Taking the Question of a TJ "Blueprint" to #ISA2024

Project panel at #ISA2024, the International Studies Association (ISA) Annual Convention in San Francisco in April 2024
ISA panel details
ISA panel details

The project team organised a panel at the International Studies Association (ISA) Annual Convention, San Francisco, 3-6 April 2024. The panel (TD47) was entitled ‘The Standardisation of Transitional Justice: The Making and Localisation of an International Blueprint’ and scheduled for Thu. 4 April.

The panel was chaired by Eric Wiebelhaus-Brahm, who did a great job ensuring that we had a good amount of time left for questions and discussions after the presentations. Adriana Rudling, in her role as discussant, asked pertinent questions and had a wealth of suggestions for literature that will push the project forward and perhaps in new directions. 

The five papers spoke to the question of an international blueprint for transitional justice, taking different theoretical approaches and building on case studies in different regions of the world.

Wladimir Santana Fernandes presented his preliminary findings on the establishment and nature of the Independent Institution for Missing Persons in the Syrian Arab Republic. He showed how, across four phases of coming into being, TJ standards and the nature of law shaped the conditions of possibility for this new International Institution.

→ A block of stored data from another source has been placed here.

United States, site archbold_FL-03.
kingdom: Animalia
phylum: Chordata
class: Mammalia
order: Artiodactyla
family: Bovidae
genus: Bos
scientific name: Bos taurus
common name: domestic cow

Lyn Kouadio presented her study of the TJ toolbox in Cote d’Ivoire, particularly the truth and reconciliation commission (TRC) tool. She analysed the different ways in which the ‘truth’ of the Ivorian TRC embodies, mobilises and generates power and politics. TRCs curate truths in ways that create rather than merely reflect politics.

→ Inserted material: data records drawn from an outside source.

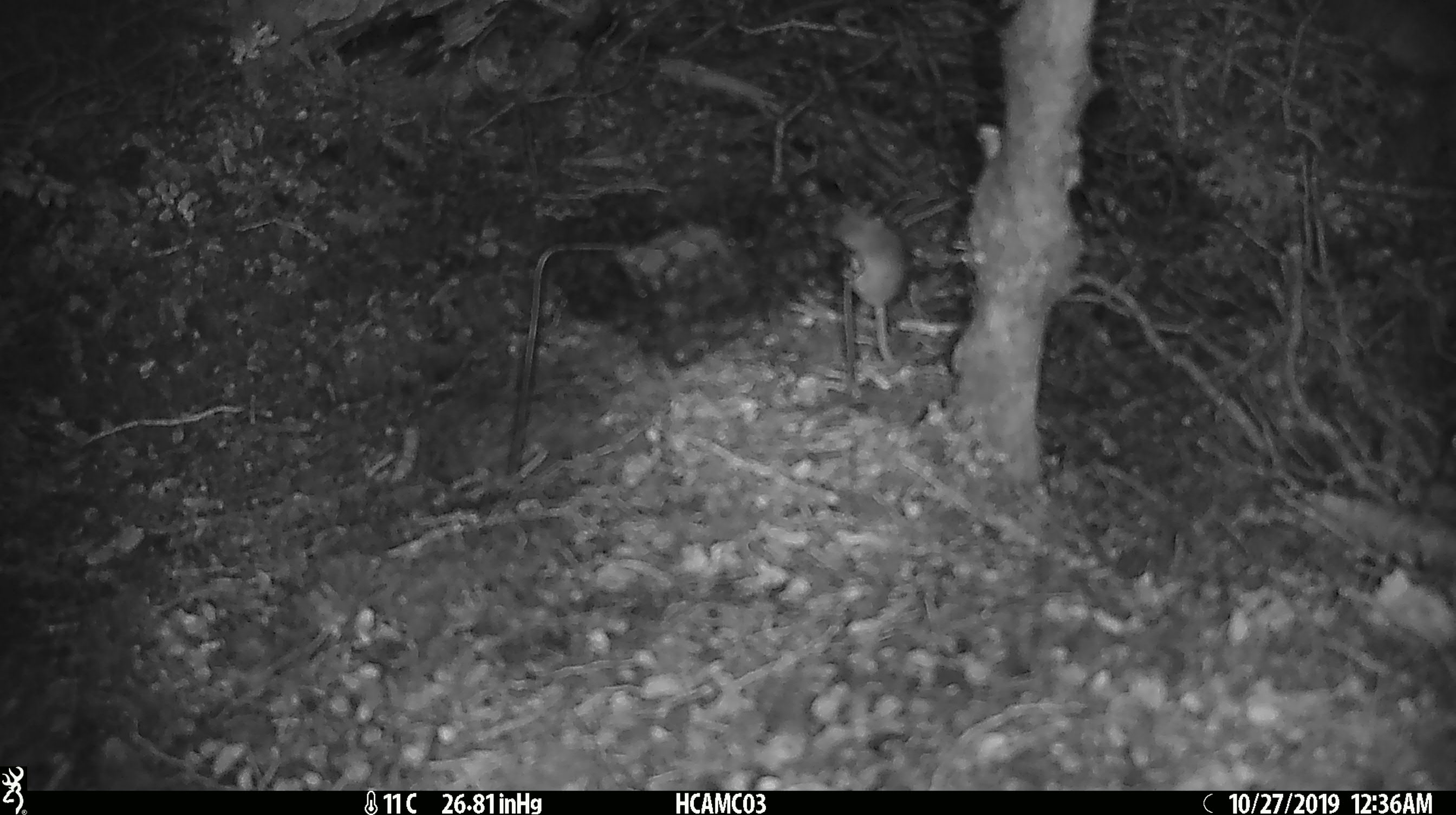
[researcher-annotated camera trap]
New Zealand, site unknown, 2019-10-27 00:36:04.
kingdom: Animalia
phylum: Chordata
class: Mammalia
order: Rodentia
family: Muridae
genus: Mus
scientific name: Mus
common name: mouse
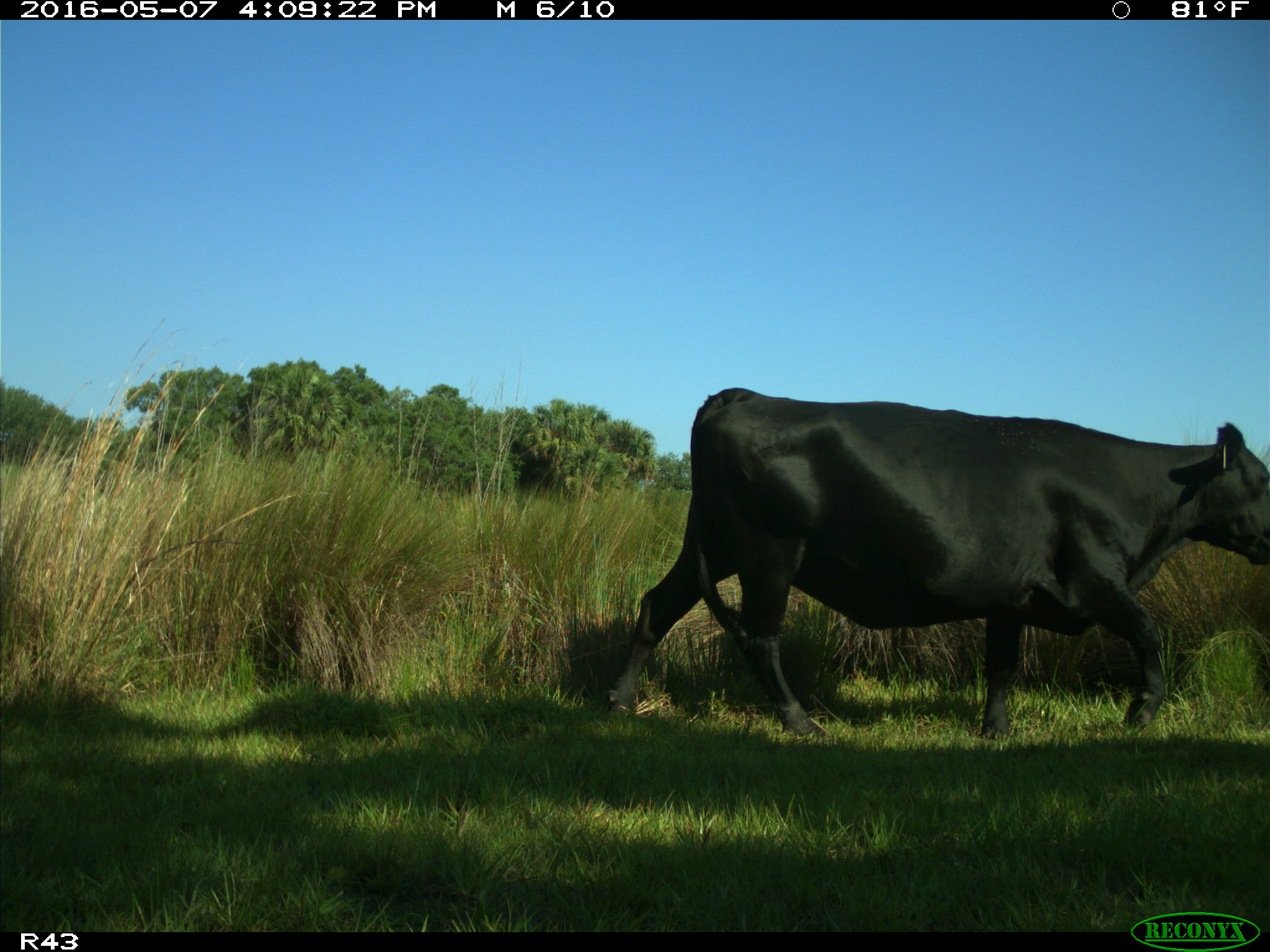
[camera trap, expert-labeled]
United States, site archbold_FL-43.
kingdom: Animalia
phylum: Chordata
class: Mammalia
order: Artiodactyla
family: Bovidae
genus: Bos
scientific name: Bos taurus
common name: domestic cow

Adriana Romero analysed survivor-perpetrator hearings at Colombia’s Special Jurisdiction for Peace (JEP). Focusing on hearings involving victims, survivors, and former FARC insurgents, she argued that they were ‘moments full of rage’ in TJ sessions that were supposed to be ‘nice and restorative’. She analysed this practice of TJ in terms of language, body and emotions.

The paper by Line Jakobsen and Thomas Obel Hansen explored the ‘boundary work’ involved in maintaining a model, script or standard of TJ. They see both expansion and confinement of the model and focused on two justice issues that challenge the boundaries of TJ: environmental justice and corporate accountability.

Line Engbo Gissel proposed that theories of international standardisation can help us analyse the model and blueprint of TJ in ways that emphasise power, agency, relationality, inequality, and plurality. TJ standardisation is ideational and material, (re)produce horizontal and vertical relationships across scales, and allows us to study both the production of a generic model and its differentiated translation, appropriation and articulation.

In the Q&A, members of the audience posed very good questions to the participants, drawing on their own research on TJ in Morocco, Syria and Colombia.